Tendemos al reduccionismo y al simplismo, y esto conlleva un modo de percepción que no se asemeja con la complejidad de cualquier elemento de lo que existe. Precisamente, en los ejemplos mencionados, nos encontramos con una milenaria trayectoria histórica y un amplísimo acervo teológico, místico y filosófico. Reducir al Cristianismo a una mezcla de la Biblia, Jesús, la Trinidad y unos cuantos personajes destacados para luego concluir en que es la religión de la Salvación o una simple creación política para controlar al pueblo, es propio de un simplismo que no nos permite tener el contexto apropiado de dicha religión. Del mismo modo, cabe decir que el Islam no es una religión de fanáticos que siembran el terror y que rezan mucho. Y tampoco podemos decir que el Judaísmo es únicamente una religión materialista en la que unos rabinos estudian la Torá todo el tiempo mientras que otros son banqueros y controlan el mundo.

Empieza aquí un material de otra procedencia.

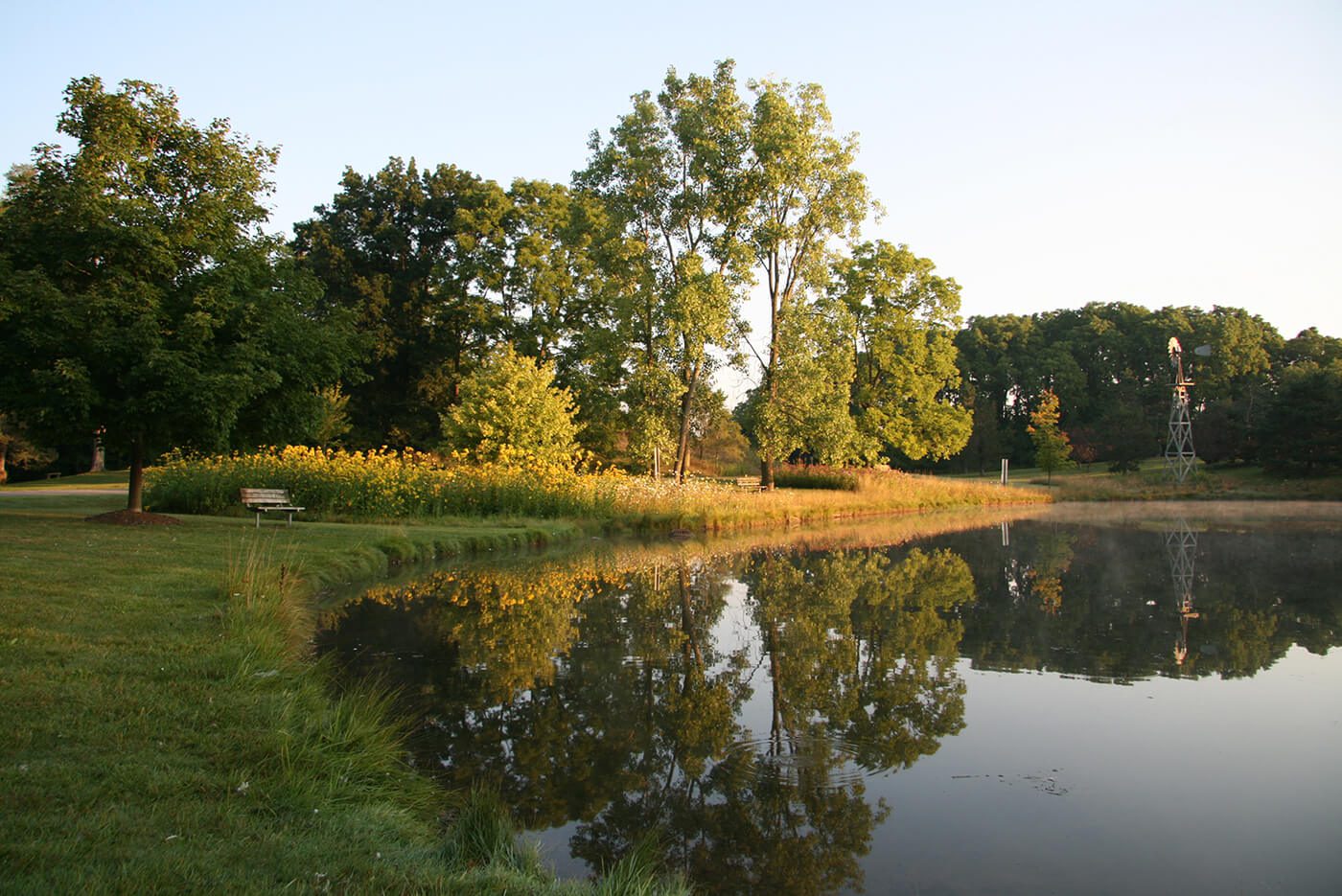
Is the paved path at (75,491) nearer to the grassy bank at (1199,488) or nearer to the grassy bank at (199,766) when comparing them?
the grassy bank at (199,766)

El estudio de las religiones, las filosofías, el hermetismo, o cualquier otro conocimiento que trate directamente sobre las cuestiones del Espíritu, requiere de minuciosidad, reflexión y respeto. Pero no solo queda ahí. Muchas personas se preguntan sobre la utilidad de la filosofía, las religiones, o el hermetismo. Parece ser que si no es práctico no sirve. Entiéndase aquí “práctico” como el acto de “hacer” algo visible -una meditación, una visualización, una petición-, que mejore la situación presente del individuo. La utilidad del estudio abarca muchos aspectos. Nos proporciona nuevas ideas que antes no habíamos pensado. También puede confirmar experiencias o reflexiones que hemos tenido anteriormente, ampliando nuestro entendimiento sobre su naturaleza. Asimismo, el estudio, siempre que lo hagamos conscientemente, nos inspira; los textos místicos, o incluso filosóficos, nos conectan con lo ontológico: el lenguaje y la letra como apertura del alma hacia el Espíritu. Todo esto resulta, en su conjunto, en un cambio en nuestra percepción. Y no hay mayor “práctica” que el cambio de nuestra percepción, que es el cambio de nuestro modo de vivir la vida.

Por tanto, “lege, lege, lege, relege”, y recordemos, siempre desde la Conciencia, es un acto de cambiar nuestra percepción, un cambio que nos direcciona hacia el Espíritu.